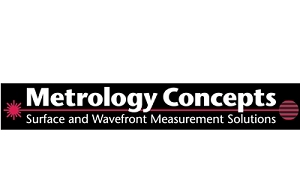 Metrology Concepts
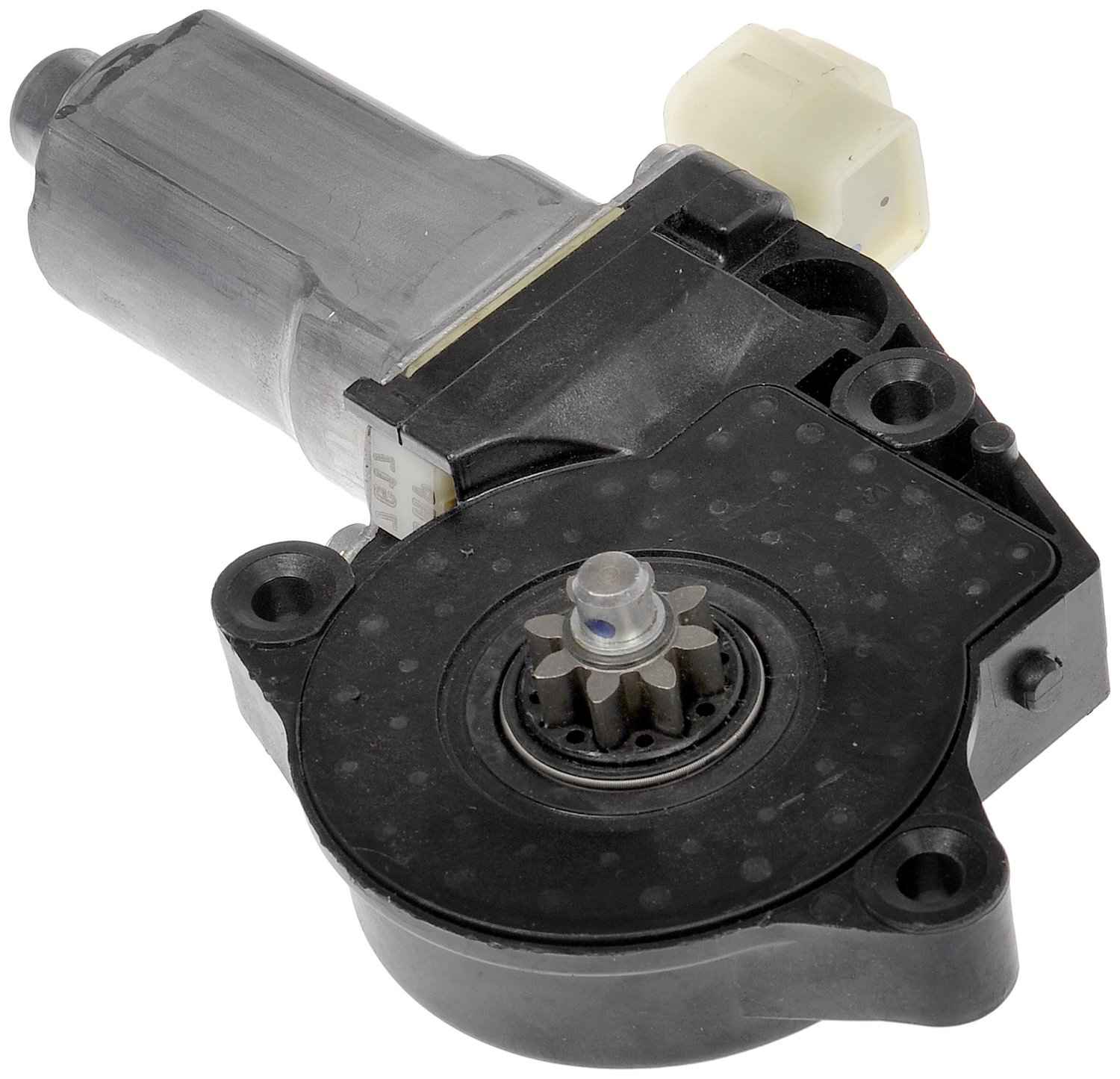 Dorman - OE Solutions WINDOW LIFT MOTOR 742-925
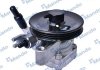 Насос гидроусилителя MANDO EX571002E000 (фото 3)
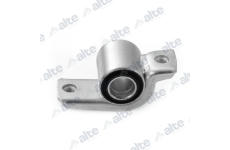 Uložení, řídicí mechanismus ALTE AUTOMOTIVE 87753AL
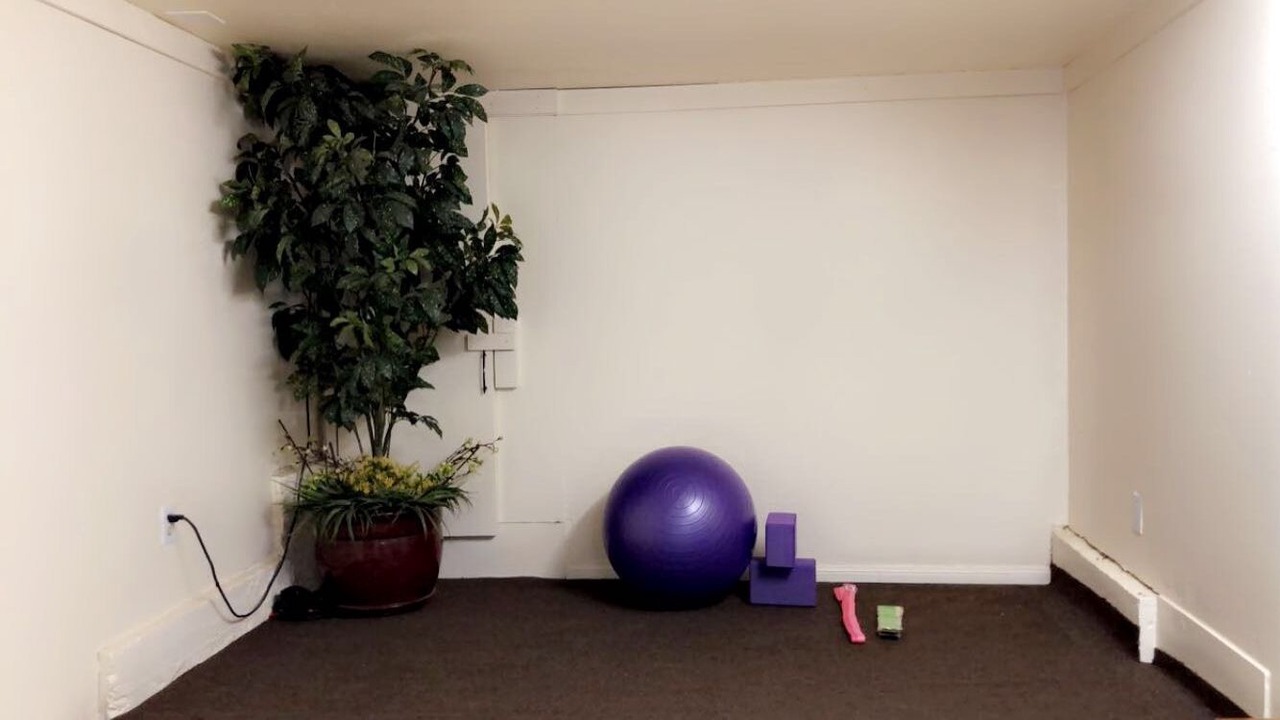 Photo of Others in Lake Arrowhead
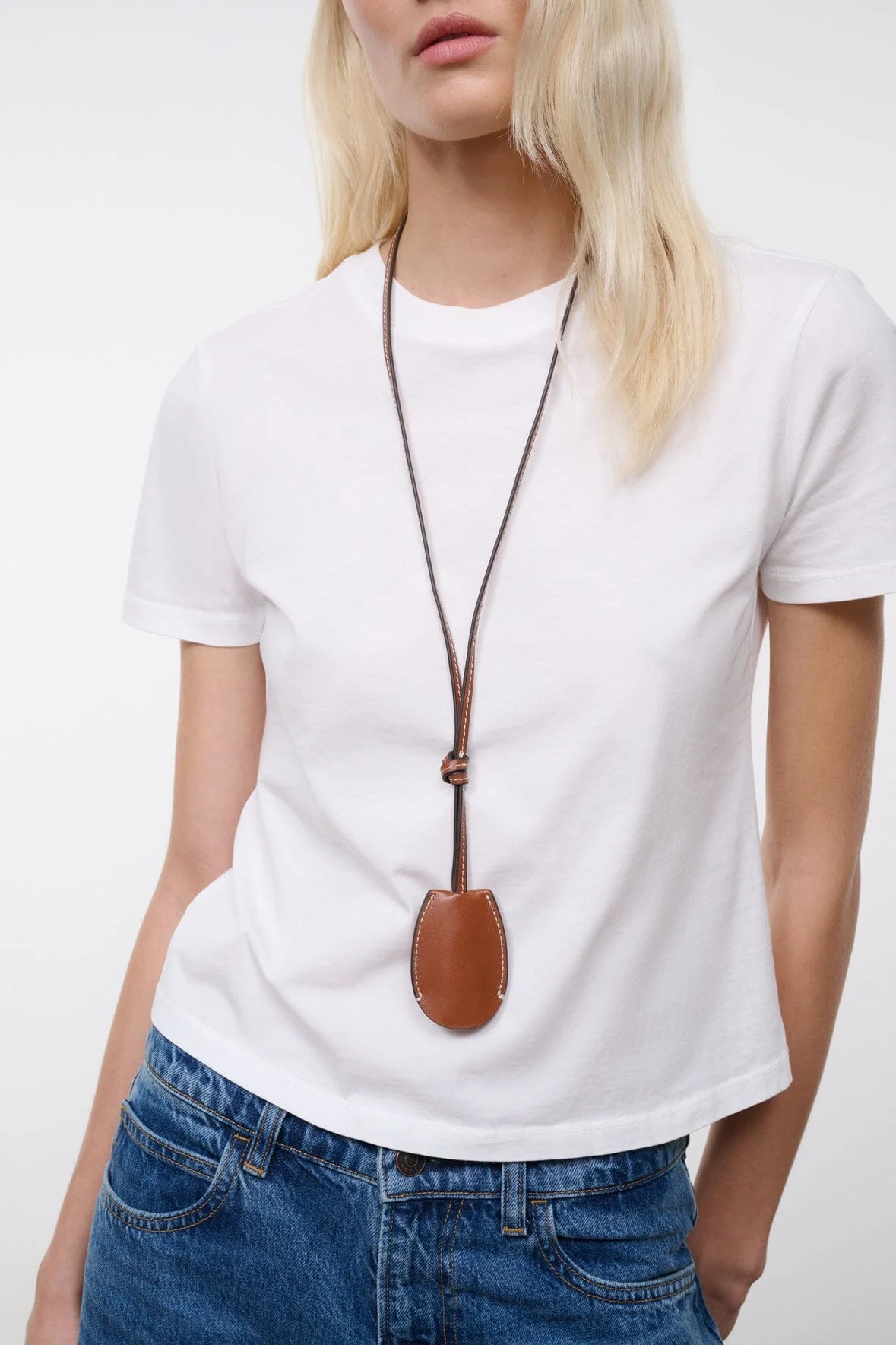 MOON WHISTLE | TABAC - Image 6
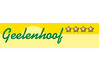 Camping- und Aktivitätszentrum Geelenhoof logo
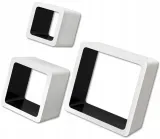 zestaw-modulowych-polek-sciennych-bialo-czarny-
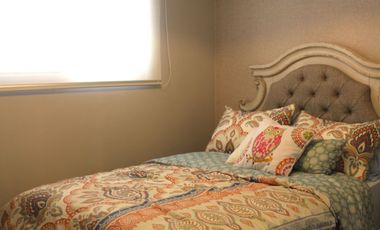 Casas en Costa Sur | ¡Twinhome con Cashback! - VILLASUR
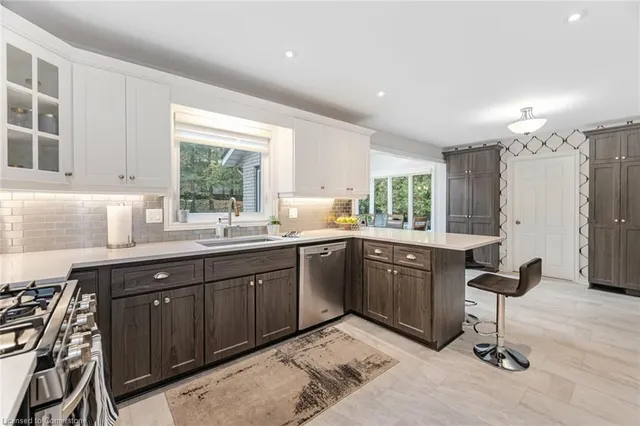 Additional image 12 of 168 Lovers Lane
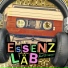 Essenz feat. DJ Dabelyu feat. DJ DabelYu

____

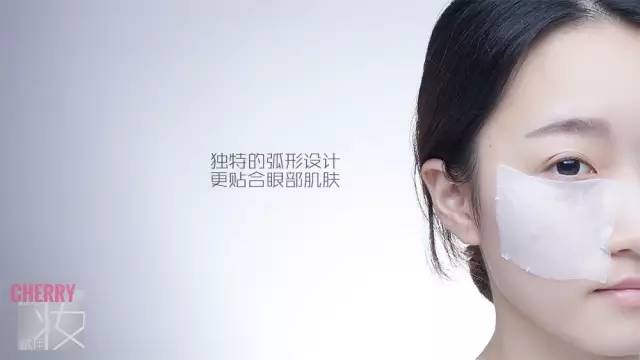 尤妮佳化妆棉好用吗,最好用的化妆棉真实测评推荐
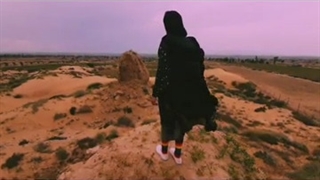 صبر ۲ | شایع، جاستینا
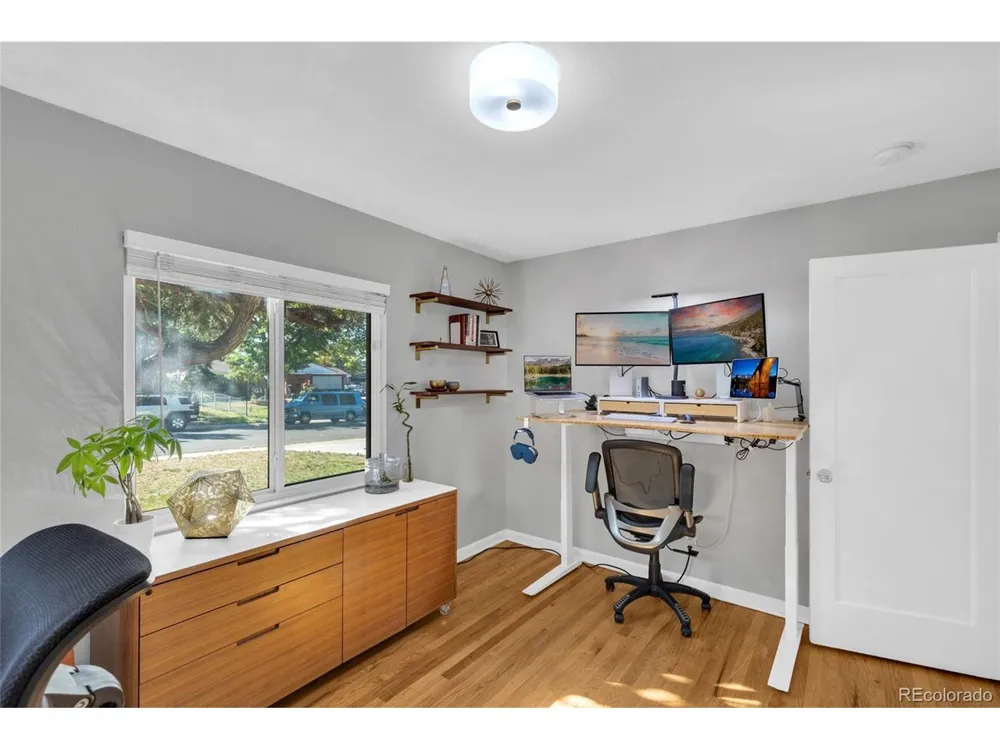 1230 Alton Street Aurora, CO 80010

____

■ **WHAT IS EXPECTED**: Within the listing above, print exactly the stretch beginning at the line that contains "Metrology Concepts" and finishing at the line that contains "Essenz feat. DJ Dabelyu feat. DJ DabelYu", ends kept, pictures left out, and nothing more.

■ **RESPONSE AREA**:
 Metrology Concepts
 Dorman - OE Solutions WINDOW LIFT MOTOR 742-925
 Насос гидроусилителя MANDO EX571002E000 (фото 3)
 Uložení, řídicí mechanismus ALTE AUTOMOTIVE 87753AL
 Photo of Others in Lake Arrowhead
 MOON WHISTLE | TABAC - Image 6
 Camping- und Aktivitätszentrum Geelenhoof logo
 zestaw-modulowych-polek-sciennych-bialo-czarny-
 Casas en Costa Sur | ¡Twinhome con Cashback! - VILLASUR
 Additional image 12 of 168 Lovers Lane
 Essenz feat. DJ Dabelyu feat. DJ DabelYu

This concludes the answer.